Little Oaks Help Answer Big Questions
In a faraway field behind the scenes at The Morton Arboretum is a patch of tiny bur oak trees, few of them shoulder high. They don’t look much like the stalwart, craggy-barked old bur oaks that can be seen at the Arboretum and in natural areas, parks, and streets around the Chicago area, but these little trees have a big purpose: to help scientists figure out how oak trees’ genetic variation influences how they adapt to different circumstances.
“This project informs our understanding of how oaks and forests will adapt to climate change,” said Andrew Hipp, who leads the project at the Arboretum. He is director of the Arboretum’s Herbarium and its senior scientist in plant systematics.
This oak patch is part of a common garden–a type of experiment in which scientists plant a variety of populations or species collected from the wild into different environments to see how well they grow. Common garden experiments, in conjunction with genetic analysis, can reveal how adaptable plant species are.
Since bur oaks are native from the Gulf of Mexico north to Manitoba, they already grow in a wide range of climates. Is this possible because every bur oak has a wide range of genetic possibilities? Or is it because trees in each particular location have evolved to suit that particular location?
Do we need to move bur oak acorns that are native to one place to another place to help the species adapt to a changing climate, Hipp wonders. “Or will they adapt rapidly enough on their own?”
The patch of little oaks at the Arboretum is one of three fields of trees in which the research team is asking these questions. Partners at the University of Minnesota in St. Paul and the University of Oklahoma in Stillwater have planted their own plots as parts of the bur oak common garden. Each plot includes about 1,000 trees, grown from acorns collected from across the three regions, so that oaks from Minnesota and Oklahoma are growing at the Arboretum and vice versa. Systematics Lab staff members Mira Garner and Lindsey Worcester led staff and volunteers to do the plantings in 2021 and the spring of 2023.
The trees got a bit of coddling (in the form of water) for their first two years. Now they’re on their own, and Hipp and his team are watching.
How fast do the trees grow? How many branches and leaves do they develop? How efficiently do they use water? How well do they withstand cold temperatures or weeks of drought? Do trees that are closely related grow more similarly than trees that are more genetically different? Will the trees from the open expanses of Oklahoma, with a climate that has blazing, 100-degree-plus summers, bitter winter blizzards, and tornadoes, be tougher than the trees from a relatively more moderate Chicago? Or are all bur oaks just tough?
An important feature of this experiment is that it will investigate the trees’ relationships with the fungi that live on their roots, as well as the insects and other animals that feed on them. “I see this as a tool for understanding why we have the oaks that we do, and for understanding how it is that oaks disproportionately shape the forest community,” Hipp says.
As with all tree questions, these will take time to answer, because trees grow slowly. Although the project’s initial funding is for five years, he hopes to see these trees grow for a much longer time so they can help answer many more questions over a span of years.
The Morton Arboretum is particularly well adapted to do long-term tree research, Hipp says, because it has time and space to invest. “We have an institutional commitment to research on trees and plants, which allows our work to extend far beyond a short-term grant cycle,” he says. Arboretum research is supported not just by the staff of the Center for Tree Science, but by the entire institution with its greenhouses and expert horticultural staff, and by dedicated donors who believe in its scientific mission.
Oaks are a major focus of Arboretum research because they are a keystone species for ecosystems in the Midwest and many other places around the world. They support many other plant and animal species and tend to dominate forests where they grow. Bur oaks were chosen for this project, Hipp says, because they have such a wide geographic and ecological range.
The common garden is part of a much larger investigation into many aspects of genetic variation in oaks, funded by a five-year grant from the National Science Foundation and the National Natural Science Foundation of China.
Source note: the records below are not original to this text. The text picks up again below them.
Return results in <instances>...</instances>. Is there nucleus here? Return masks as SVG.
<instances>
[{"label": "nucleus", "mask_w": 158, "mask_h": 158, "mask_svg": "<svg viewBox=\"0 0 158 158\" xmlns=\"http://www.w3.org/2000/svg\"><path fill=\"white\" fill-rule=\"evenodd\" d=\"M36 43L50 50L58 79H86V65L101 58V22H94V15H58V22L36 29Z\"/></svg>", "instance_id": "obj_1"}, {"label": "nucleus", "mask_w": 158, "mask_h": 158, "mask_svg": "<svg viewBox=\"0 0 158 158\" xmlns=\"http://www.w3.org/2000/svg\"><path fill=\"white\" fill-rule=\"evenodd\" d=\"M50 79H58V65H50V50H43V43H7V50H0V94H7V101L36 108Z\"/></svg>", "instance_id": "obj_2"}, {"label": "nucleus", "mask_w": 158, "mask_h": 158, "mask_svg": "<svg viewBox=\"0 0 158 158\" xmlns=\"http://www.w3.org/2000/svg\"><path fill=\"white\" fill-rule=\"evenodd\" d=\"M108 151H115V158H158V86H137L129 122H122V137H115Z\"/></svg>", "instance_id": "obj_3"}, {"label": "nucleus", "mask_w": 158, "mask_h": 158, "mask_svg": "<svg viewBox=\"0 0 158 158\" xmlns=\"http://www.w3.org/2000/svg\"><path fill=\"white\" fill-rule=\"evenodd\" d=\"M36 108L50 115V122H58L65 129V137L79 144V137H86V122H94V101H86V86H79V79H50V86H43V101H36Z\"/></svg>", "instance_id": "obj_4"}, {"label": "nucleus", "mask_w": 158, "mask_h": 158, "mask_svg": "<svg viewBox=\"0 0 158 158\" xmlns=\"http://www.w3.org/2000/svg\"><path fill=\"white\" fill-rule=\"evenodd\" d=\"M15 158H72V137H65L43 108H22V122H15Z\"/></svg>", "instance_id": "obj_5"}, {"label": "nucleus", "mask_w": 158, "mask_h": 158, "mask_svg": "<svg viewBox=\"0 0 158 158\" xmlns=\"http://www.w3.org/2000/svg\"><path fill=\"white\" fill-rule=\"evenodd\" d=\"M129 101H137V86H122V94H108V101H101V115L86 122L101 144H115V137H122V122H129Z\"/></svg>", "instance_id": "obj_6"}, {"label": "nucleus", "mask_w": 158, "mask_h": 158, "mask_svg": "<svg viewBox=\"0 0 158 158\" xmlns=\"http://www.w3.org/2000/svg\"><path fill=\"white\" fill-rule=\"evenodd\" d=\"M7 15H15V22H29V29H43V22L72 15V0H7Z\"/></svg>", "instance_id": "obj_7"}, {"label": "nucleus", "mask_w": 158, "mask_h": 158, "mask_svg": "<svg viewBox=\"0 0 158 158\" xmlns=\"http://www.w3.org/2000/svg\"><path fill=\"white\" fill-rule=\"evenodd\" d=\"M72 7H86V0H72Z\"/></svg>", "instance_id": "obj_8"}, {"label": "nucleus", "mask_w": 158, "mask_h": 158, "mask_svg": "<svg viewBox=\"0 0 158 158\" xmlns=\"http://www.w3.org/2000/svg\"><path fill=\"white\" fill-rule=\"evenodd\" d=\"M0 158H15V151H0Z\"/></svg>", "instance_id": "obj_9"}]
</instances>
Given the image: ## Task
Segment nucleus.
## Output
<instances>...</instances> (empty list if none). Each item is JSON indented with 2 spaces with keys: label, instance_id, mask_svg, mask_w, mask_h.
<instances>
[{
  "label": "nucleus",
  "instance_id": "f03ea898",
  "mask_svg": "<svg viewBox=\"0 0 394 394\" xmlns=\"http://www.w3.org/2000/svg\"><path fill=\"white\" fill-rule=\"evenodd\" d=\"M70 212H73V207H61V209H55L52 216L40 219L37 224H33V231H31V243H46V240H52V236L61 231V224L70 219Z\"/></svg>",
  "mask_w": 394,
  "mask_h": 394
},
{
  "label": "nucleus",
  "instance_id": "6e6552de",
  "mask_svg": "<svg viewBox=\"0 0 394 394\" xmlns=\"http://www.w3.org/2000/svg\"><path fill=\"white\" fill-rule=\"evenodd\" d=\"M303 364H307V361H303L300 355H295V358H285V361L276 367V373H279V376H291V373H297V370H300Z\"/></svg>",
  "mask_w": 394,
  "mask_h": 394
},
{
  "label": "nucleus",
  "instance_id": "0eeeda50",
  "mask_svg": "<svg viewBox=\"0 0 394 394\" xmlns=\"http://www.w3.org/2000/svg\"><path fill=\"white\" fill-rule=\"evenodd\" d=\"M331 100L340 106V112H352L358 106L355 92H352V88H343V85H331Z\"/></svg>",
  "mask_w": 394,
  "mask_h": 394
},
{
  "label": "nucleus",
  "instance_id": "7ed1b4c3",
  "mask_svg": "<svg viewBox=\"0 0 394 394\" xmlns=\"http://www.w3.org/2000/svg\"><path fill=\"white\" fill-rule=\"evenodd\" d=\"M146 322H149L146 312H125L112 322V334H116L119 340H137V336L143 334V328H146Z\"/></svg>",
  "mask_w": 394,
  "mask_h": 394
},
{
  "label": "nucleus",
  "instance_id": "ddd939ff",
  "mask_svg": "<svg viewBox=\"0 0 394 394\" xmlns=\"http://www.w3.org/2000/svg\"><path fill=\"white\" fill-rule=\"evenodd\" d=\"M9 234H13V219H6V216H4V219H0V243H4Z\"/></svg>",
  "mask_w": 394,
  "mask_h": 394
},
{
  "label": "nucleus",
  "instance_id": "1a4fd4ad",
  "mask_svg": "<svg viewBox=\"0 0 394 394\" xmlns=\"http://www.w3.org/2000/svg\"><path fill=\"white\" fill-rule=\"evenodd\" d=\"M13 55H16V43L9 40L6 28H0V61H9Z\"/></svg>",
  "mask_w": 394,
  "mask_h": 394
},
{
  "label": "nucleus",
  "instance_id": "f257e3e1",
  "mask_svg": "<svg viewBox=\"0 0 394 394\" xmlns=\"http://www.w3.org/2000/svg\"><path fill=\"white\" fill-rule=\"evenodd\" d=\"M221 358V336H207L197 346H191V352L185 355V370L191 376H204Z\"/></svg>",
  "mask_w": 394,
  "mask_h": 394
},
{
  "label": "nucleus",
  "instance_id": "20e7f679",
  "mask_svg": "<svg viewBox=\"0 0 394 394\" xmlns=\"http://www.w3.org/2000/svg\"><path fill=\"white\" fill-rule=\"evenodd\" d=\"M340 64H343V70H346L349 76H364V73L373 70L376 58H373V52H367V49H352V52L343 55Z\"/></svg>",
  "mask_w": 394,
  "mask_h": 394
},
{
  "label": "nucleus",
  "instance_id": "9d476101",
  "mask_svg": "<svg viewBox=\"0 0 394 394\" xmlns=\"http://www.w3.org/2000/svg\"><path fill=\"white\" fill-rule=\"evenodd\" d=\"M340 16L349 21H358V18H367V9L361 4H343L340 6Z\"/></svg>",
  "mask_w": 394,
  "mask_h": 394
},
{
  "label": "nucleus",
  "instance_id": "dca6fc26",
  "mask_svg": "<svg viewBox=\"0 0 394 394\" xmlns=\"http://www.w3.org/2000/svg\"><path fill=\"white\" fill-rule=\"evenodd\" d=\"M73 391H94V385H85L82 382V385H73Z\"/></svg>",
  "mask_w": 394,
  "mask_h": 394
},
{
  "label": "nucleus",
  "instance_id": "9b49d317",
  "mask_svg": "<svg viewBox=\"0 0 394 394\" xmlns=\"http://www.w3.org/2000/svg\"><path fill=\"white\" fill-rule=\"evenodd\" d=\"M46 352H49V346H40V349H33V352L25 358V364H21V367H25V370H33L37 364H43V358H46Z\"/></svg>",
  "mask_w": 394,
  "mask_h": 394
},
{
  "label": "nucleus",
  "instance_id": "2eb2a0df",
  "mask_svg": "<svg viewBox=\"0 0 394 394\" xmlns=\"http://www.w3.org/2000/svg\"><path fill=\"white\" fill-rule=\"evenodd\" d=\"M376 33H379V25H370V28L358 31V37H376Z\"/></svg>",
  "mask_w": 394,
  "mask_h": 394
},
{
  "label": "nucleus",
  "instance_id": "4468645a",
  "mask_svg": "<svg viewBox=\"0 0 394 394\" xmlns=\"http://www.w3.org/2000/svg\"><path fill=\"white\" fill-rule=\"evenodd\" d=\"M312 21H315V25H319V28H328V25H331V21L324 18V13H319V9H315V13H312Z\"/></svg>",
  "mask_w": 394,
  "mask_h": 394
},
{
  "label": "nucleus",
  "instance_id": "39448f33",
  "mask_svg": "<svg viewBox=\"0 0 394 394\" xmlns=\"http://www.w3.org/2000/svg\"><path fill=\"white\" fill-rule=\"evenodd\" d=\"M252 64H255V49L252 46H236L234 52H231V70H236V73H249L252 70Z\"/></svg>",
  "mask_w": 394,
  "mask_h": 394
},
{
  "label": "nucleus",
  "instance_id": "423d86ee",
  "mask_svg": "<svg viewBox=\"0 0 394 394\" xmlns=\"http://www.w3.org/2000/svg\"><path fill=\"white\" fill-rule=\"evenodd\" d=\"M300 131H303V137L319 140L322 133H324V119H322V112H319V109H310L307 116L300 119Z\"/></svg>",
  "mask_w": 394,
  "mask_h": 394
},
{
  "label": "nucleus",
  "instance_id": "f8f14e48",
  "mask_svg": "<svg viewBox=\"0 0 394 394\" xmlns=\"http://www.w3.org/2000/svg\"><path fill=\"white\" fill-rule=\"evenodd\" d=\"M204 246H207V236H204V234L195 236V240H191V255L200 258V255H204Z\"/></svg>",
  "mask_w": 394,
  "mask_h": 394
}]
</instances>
The Arboretum is leading the larger project, with collaborators from the University of Minnesota, the University of Oklahoma, Duke University, the U.S. Geological Survey’s Fort Collins Science Center, and the U.S. National Phenology Network. Partners in Asia include the Institute of Botany and the South China Botanical Garden of the Chinese Academy of Sciences and the College of Forestry of Beijing Forest University.
The larger investigation is pursuing such questions as how oaks share genes between species by hybridizing; how their gene-swapping affects the wildlife and other plants that depend on them, including their roots’ relationships with fungi in the soil; and whether the flow of genes between species helps oaks adapt to climate extremes.
Oaks in general are known to have a high level of genetic diversity, meaning that there are substantial genetic differences between individual trees of the same species as well as between species. More diversity generally means more opportunity to adapt. That gives Hipp hope for their future.
“If we throw unexpected situations at oaks, we do have good reason to believe they might be able to survive,” he said. The little trees that are opening their leaves to the sun in the Arboretum’s baby bur oak patch are working to provide information that may help people make sure of it.